Beware the life cycle of 'recycled'

I have recycled my trash with an almost religious fervor for many years. Every scrap of paper and every used container go into recycling bins. And to close the loop, I look for products made with recycled materials. But when my recycled toilet paper is made in Canada (using wastepaper from who knows where) and transported a long way to my California supermarket, I'm not sure if I've done any good. At what point are the benefits of recycling offset by the environmental costs of long-distance transport?

This situation recurs in some form with almost every purchase that I make. I try to buy organically produced food as a form of economic pressure to remove pesticides and other drugs from the food system. But I recently noticed that my organic kiwi fruit comes all the way from New Zealand, flown in on jets that burn fossil fuel and contribute to global warming. My favorite brand of laundry detergent is made without petroleum-based cleaners, but it is packaged in a petroleum-based plastic bottle and shipped more than 3,000 miles to a store near me.

As consumers, we're overwhelmed by far too many brands, but we rarely have sufficient information to make the right environmental choices.

We might think it would be better for the environment if we switched to more energy-efficient refrigerators, light bulbs, or cars. But this, too, poses a problem. From extraction of raw materials to manufacturing, packaging, and shipping, existing appliances and cars represent energy already spent - carbon dioxide and other pollutants already discharged into the air and water. These environmental costs must be "amortized" over the life of a product. When does it make sense to discard older machines and buy newer, more efficient ones?

The crux of the problem is that most of us are not aware of the origins and history of the products we buy. As Rebecca Solnit observed in a recent essay in Orion magazine, we no longer know the stories behind modern-day objects because of the remote and intricate processes used to create them.

This "silence" of industrial-age foods and manufactured goods must be broken so that ordinary consumers can make informed choices. Besides the "organic" label, manufacturers often voluntarily disclose other things about how they made a product, such as "no animal ingredients," "not tested on animals," "printed on recycled paper," and "made with recycled plastic."

These little bits of information about a product's history often make for better purchasing decisions.

But uncertainties about the relative environmental impacts of alternative choices can be truly reduced only by accounting for all the materials and energy used and waste generated during the entire life cycle of every product. Even a modest approximation of such a "life-cycle assessment," printed in simple terms on a product's label or indicated next to the price tag on a supermarket shelf, would give consumers the means to make a real difference with their everyday purchases.

To start with, manufacturers and food producers should disclose the average amount of energy (renewable and nonrenewable) spent in creating and delivering a product, including energy used to produce its ingredients or components. This estimate should include all the processing and transportation - from extraction of materials to finished goods - as well as energy needed for recycling or disposal at the end of the product's life.

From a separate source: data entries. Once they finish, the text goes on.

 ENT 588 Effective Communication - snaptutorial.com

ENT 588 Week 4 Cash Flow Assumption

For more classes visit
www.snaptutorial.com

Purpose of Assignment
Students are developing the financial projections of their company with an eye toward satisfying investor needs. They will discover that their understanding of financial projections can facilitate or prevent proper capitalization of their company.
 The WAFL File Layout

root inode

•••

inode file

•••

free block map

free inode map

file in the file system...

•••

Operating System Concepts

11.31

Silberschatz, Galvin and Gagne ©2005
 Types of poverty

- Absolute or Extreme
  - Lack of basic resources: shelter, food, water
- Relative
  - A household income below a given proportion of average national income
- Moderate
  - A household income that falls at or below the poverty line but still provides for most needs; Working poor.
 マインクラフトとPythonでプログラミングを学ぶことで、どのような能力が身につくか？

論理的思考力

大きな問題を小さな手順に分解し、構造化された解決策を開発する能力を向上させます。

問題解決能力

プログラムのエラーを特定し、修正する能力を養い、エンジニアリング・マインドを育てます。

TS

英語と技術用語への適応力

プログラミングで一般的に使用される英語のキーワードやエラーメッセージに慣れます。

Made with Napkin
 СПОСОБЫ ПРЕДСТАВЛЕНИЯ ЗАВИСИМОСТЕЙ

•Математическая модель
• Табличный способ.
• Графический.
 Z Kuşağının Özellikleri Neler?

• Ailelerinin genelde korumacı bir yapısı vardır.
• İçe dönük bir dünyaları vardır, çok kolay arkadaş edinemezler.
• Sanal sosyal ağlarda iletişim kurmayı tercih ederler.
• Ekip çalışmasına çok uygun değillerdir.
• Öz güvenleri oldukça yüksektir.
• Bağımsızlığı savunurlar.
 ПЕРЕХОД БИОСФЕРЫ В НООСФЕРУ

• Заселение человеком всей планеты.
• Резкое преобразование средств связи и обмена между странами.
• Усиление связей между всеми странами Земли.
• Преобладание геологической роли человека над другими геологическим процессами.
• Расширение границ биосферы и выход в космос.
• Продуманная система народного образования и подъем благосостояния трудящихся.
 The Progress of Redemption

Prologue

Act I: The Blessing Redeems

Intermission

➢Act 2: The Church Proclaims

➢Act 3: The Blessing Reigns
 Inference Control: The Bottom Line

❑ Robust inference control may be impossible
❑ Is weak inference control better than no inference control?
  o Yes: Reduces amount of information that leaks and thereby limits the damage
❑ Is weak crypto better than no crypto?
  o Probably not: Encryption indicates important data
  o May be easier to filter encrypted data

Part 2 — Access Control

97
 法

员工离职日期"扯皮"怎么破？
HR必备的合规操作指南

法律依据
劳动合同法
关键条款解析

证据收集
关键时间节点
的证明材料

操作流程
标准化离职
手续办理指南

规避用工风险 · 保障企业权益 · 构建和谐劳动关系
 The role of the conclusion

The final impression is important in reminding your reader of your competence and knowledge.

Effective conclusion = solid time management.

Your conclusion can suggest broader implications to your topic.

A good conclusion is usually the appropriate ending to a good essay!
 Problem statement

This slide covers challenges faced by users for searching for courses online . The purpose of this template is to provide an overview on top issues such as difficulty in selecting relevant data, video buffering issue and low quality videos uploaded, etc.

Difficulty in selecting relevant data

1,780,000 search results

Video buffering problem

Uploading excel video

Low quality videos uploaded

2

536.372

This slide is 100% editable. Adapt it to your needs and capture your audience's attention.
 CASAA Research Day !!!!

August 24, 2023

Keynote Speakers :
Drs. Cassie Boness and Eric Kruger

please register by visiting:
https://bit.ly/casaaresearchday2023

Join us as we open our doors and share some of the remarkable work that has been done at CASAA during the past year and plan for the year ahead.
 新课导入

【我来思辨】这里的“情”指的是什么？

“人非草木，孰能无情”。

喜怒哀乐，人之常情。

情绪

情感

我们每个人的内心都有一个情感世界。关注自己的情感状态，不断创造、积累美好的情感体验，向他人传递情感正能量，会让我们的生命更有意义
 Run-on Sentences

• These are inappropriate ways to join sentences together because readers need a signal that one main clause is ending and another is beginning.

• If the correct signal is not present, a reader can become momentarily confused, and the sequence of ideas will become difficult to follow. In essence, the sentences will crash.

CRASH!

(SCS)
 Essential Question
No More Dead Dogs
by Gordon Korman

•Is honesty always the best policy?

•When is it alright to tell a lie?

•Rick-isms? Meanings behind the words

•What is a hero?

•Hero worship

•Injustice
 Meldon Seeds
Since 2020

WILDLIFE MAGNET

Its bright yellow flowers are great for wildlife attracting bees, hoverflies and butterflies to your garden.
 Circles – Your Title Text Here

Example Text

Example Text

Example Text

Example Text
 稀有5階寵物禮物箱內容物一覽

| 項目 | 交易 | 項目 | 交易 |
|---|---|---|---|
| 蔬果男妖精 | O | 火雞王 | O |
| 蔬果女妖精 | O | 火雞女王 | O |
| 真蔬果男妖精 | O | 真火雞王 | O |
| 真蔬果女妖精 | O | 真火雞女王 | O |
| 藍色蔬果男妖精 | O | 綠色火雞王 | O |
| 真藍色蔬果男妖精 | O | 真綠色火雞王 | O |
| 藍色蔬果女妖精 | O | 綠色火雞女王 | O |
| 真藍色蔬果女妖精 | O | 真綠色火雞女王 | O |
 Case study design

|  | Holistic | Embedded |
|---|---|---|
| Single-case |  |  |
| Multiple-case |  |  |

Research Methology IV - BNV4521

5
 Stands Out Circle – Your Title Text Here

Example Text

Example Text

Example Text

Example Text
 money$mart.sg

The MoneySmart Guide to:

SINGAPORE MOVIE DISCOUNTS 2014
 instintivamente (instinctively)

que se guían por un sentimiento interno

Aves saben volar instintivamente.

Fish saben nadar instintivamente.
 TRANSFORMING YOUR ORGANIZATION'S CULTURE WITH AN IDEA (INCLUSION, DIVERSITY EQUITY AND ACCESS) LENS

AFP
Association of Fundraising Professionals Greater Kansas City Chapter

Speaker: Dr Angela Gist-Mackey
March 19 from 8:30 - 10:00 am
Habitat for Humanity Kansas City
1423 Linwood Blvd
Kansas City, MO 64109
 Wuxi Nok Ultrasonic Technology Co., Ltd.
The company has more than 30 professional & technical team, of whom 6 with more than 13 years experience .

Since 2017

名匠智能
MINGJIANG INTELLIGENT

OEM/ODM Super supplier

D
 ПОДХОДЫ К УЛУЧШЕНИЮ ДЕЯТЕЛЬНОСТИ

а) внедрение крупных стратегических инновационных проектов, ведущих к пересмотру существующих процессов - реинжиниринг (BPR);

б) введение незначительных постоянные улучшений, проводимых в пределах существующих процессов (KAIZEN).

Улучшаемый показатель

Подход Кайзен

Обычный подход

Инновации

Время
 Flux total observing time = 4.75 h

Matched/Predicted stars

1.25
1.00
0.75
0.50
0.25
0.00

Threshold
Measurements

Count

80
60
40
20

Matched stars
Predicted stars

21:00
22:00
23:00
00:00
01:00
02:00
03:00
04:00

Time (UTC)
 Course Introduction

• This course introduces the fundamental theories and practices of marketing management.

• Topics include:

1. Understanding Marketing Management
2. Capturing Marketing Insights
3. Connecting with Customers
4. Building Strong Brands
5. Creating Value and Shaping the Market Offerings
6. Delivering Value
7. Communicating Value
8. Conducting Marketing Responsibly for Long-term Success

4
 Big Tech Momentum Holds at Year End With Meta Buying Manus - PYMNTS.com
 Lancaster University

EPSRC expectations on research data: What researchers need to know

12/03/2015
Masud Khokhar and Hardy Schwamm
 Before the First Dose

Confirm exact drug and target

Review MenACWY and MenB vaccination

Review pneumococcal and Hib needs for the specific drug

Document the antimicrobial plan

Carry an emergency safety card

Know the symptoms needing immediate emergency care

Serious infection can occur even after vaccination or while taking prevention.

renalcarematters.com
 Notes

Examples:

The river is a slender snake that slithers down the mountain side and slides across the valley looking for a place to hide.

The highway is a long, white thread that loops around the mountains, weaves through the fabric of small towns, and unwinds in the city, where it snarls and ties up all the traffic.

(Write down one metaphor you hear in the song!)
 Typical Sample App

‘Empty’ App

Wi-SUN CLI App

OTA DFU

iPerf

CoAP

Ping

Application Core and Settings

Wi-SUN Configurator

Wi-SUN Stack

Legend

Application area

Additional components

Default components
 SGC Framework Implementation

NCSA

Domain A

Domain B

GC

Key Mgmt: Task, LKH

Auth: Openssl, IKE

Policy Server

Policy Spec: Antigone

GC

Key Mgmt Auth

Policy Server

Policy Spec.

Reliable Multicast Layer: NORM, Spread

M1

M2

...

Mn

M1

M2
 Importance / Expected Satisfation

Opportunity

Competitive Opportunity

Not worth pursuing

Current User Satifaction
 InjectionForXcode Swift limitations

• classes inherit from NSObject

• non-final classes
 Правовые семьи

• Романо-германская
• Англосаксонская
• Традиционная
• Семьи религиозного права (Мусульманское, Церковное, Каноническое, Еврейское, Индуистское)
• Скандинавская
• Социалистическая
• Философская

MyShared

A second useful figure would be the quantity of materials, such as paper, plastic, glass, and metal, used in manufacturing a product and which of them are recyclable.

A final figure would be an estimate of the average distance traveled by the product, similar to the average energy consumed. Smaller energy and materials figures would indicate greater resource efficiency, and smaller distance figures would reflect greater local content in a product.

It isn't unthinkable for forward-looking manufacturers and retailers to jointly provide - and consumers to expect and demand - these numbers and additional explanation. While this may add marginally to the cost of a product, it would be no more complicated than the nutrition information printed on food products.

Before the industrial age, a product's history was usually known because of the proximity of producer and consumer. Now, in the age of globalization, when most products come from unknown farms and factories, imprinting a product's history on its label would be a way to restore some integrity to the product and its purchaser.

Kumar Venkat works in Silicon Valley's high-tech industry and writes about the social and environmental impacts of technology.